Tutorial· 7 min read

How to Monitor Your LLM App in Production (Step-by-Step)

You shipped your LLM app. Users are using it. But do you actually know what's happening? Most teams have zero visibility into their AI app once it's live. This guide shows you how to fix that in under 30 minutes.

Why Traditional Monitoring Isn't Enough for LLM Apps

Your existing monitoring stack (Datadog, New Relic, Prometheus) tracks the basics: uptime, HTTP response codes, server CPU. But AI applications need fundamentally different monitoring:

Output quality
Is the AI giving good, accurate answers?
Hallucination detection
Is it confidently making things up?
Cost per interaction
Are some queries 100x more expensive than others?
User satisfaction
Are users happy with what they're getting?

A 200 OK response doesn't mean your AI gave a good answer. You need observability that understands AI-specific signals. Here's how to set it up.

Step 1: Instrument Your LLM Application

The foundation of LLM monitoring is event logging. Every time your app makes an LLM call, you need to capture the input, output, and relevant metadata.

app.py
import phospho
import openai

# Initialize phospho (get your API key from the dashboard)
phospho.init(api_key="ph_your_key")

def handle_user_message(user_input, session_id):
    # Your existing LLM call
    response = openai.chat.completions.create(
        model="gpt-4",
        messages=[{...}]
    )

    output = response.choices[0].message.content

    # Log to phospho — this is the key line
    phospho.log(
        input=user_input,
        output=output,
        session_id=session_id,
        metadata={
            "model": "gpt-4",
            "tokens_in": response.usage.prompt_tokens,
            "tokens_out": response.usage.completion_tokens,
        }
    )

    return output

That's it for instrumentation. The phospho.log() call captures the full interaction with metadata. It's non-blocking, so it won't slow down your app.

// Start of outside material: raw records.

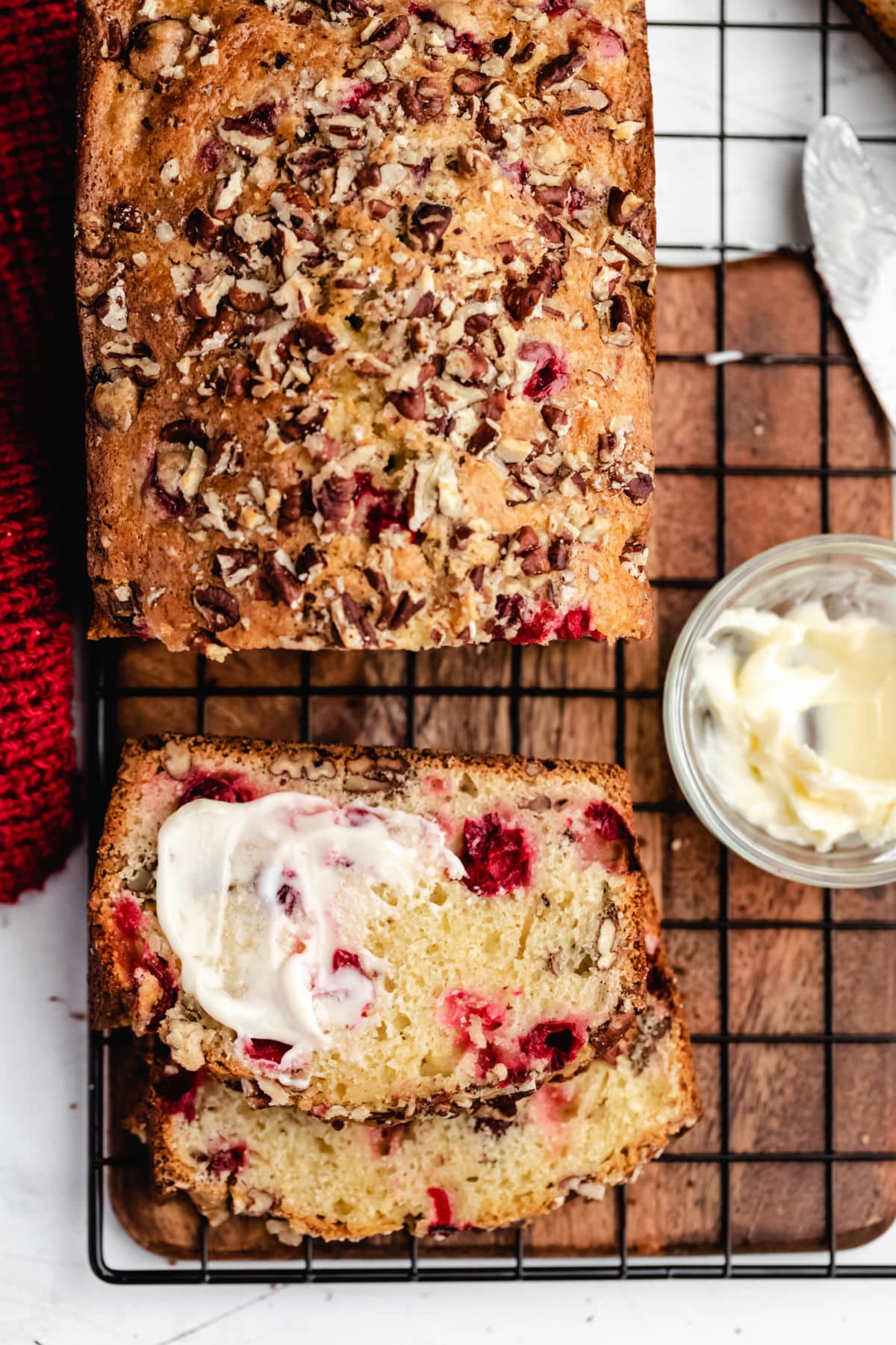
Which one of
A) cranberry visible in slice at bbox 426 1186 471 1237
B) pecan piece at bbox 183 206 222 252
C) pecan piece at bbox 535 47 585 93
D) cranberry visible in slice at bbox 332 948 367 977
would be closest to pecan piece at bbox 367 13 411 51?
pecan piece at bbox 535 47 585 93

Step 2: Set Up Your Monitoring Dashboard

Once events start flowing in, your Phospho dashboard automatically surfaces the key metrics you need:

01
Request Volume
Events over time, hourly and daily trends. Spot usage spikes and adoption patterns.
02
Quality Scores
Automatic quality scoring for every response. See average scores and trends.
03
Cost Breakdown
Token usage and API cost per interaction, per user, per model.
04
Session Replay
Full conversation flows. Click any session to see the complete user journey.
05
User Feedback
Aggregated thumbs up/down scores. See which interactions users love or hate.

No configuration needed. The dashboard is ready the moment your first event arrives.

Set up LLM monitoring in 5 minutes

Stop guessing what's happening in your AI app. Get real-time visibility with Phospho.

Get Phospho Pro — $49/mo

Step 3: Configure Alerts and Thresholds

Proactive monitoring means catching issues before your users report them. Set up alerts for:

Alert TypeThresholdWhy It Matters
Quality drop< 0.7 score (1h avg)AI is giving worse answers
Cost spike> 2x daily averageRunaway costs or abuse
Latency increase> 5s p95 response timeUsers waiting too long
Error rate> 5% of requestsLLM API issues

Step 4: Analyze Sessions and Improve

The real power of LLM monitoring comes from turning data into action. Here's the workflow teams use daily:

  1. 1.
    Review daily metrics — Check the dashboard for quality trends, cost patterns, and volume changes.
  2. 2.
    Investigate low-quality sessions — Use session replay to understand exactly where the AI went wrong.
  3. 3.
    Identify patterns — Look for common failure modes: specific query types, user segments, or times of day.
  4. 4.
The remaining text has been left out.